Thomas Anthony Peter Bell (30 December 1923 – 21 November 1988) was an English professional footballer. A left-back, he played in 318 Football League matches for three clubs, most notably for hometown club Oldham Athletic. Bell features, along with his son Graham, amongst 'The Legends of Oldham Athletic'.

==Career==
Born in Crompton near Oldham, Bell signed for Mossley from Glossop in 1946. Playing as a right-back, his performances during his 16 matches led to him signing for Third Division North club Oldham Athletic in late 1946. The fee of £550 was a record for a Mossley player.
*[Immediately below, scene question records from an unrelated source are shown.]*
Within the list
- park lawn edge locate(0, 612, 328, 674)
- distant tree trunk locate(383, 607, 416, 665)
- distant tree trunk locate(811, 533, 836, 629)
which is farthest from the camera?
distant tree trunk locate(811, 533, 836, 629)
Bell made his Oldham debut in their 1946–47 FA Cup second-round defeat by Doncaster Rovers on 14 December 1946. He appears to have played well: the Daily Mirror wrote that Bell "left the field thinking out the miserable tale he'd have to tell at home. Outside the ground was the usual mob of autograph hunters. Waiting, not for the stars of Doncaster's successful team, but for Tommy Bell, the man who played a 'blinder'."

After playing 170 league matches for Oldham, he signed for Stockport County in 1952. However, the following year he left to join Halifax Town, where he remained until 1956, making 117 appearances and scoring his only goal in the Football League. After leaving Halifax, he signed for Chorley, where he remained until rejoining Mossley during the 1958–59 season. The final season of his playing career, 1959–60, saw him join Ashton United, where he was appointed captain.